14-2507. Revocation of will; requirements
A. A testator may revoke a will in whole or in part:
1. By executing a subsequent will that revokes the previous will or part expressly or by inconsistency.
2. By performing a revocatory act on the will if the testator performs the act with this intent or if another person performs the act in the testator's conscious presence and by the testator's direction. For the purposes of this paragraph, "revocatory act on the will" includes burning, tearing, canceling, obliterating, rendering unreadable or destroying the will or any part of it. A burning, tearing or canceling is a revocatory act on the will whether or not the burn, tear or cancellation touched any of the words on the will.
B. If a subsequent will does not expressly revoke a previous will, the execution of the subsequent will wholly revokes the previous will by inconsistency if the testator intended the subsequent will to replace rather than supplement the previous will.
C. The testator is presumed to have intended a subsequent will to replace rather than supplement a previous will if the subsequent will makes a complete disposition of the testator's estate. If this presumption arises and is not rebutted by clear and convincing evidence, the previous will is revoked and only the subsequent will is operative on the testator's death.

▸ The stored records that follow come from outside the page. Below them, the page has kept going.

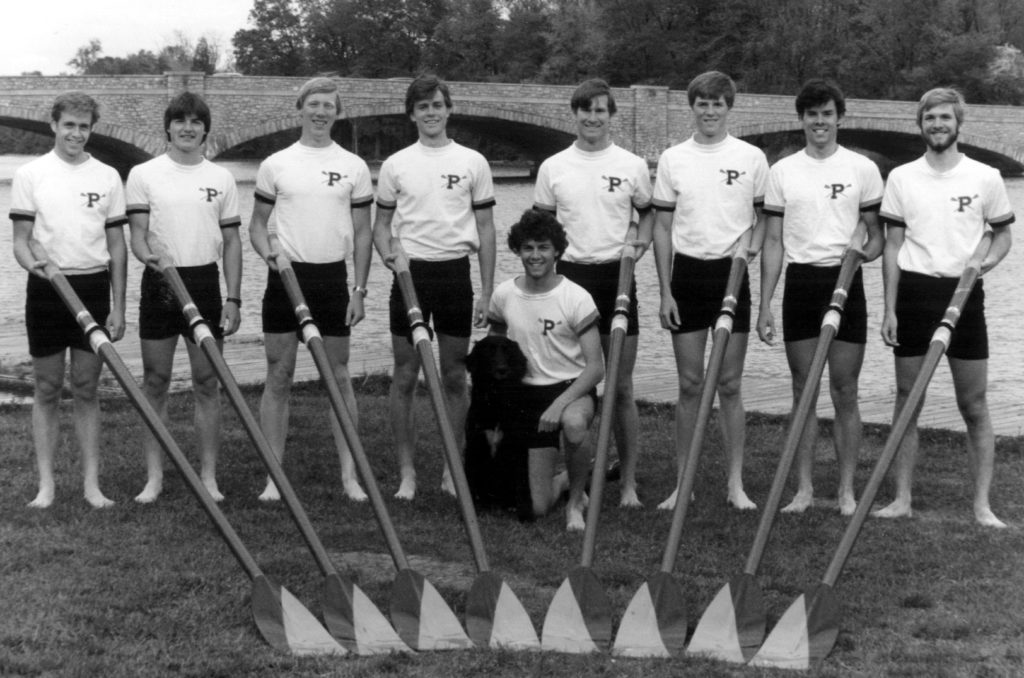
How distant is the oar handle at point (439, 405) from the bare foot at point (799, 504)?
59.7 inches

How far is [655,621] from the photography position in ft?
14.3

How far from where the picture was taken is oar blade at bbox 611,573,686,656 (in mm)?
4246

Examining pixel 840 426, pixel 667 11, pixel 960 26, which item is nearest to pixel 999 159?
pixel 960 26

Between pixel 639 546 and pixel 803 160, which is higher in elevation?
pixel 803 160

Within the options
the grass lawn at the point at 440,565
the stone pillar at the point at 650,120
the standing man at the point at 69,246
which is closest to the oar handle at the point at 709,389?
the grass lawn at the point at 440,565

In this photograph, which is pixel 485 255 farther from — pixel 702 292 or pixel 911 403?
pixel 911 403

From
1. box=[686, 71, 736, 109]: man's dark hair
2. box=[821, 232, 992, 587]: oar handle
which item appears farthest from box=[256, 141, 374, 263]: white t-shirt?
box=[821, 232, 992, 587]: oar handle

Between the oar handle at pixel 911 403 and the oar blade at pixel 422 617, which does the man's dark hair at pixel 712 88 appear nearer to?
the oar handle at pixel 911 403

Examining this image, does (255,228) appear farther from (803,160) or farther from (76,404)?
(803,160)

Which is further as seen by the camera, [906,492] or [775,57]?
[775,57]

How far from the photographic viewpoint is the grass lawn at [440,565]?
4102 mm

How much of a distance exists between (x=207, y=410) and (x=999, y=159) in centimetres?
5281

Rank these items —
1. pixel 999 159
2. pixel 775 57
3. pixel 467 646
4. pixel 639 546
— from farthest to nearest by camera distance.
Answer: pixel 775 57, pixel 999 159, pixel 639 546, pixel 467 646

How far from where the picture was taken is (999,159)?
178ft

D. The testator is presumed to have intended a subsequent will to supplement rather than replace a previous will if the subsequent will does not make a complete disposition of the testator's estate. If this presumption arises and is not rebutted by clear and convincing evidence, the subsequent will revokes the previous will only to the extent the subsequent will is inconsistent with the previous will and each will is fully operative on the testator's death to the extent the wills are not inconsistent.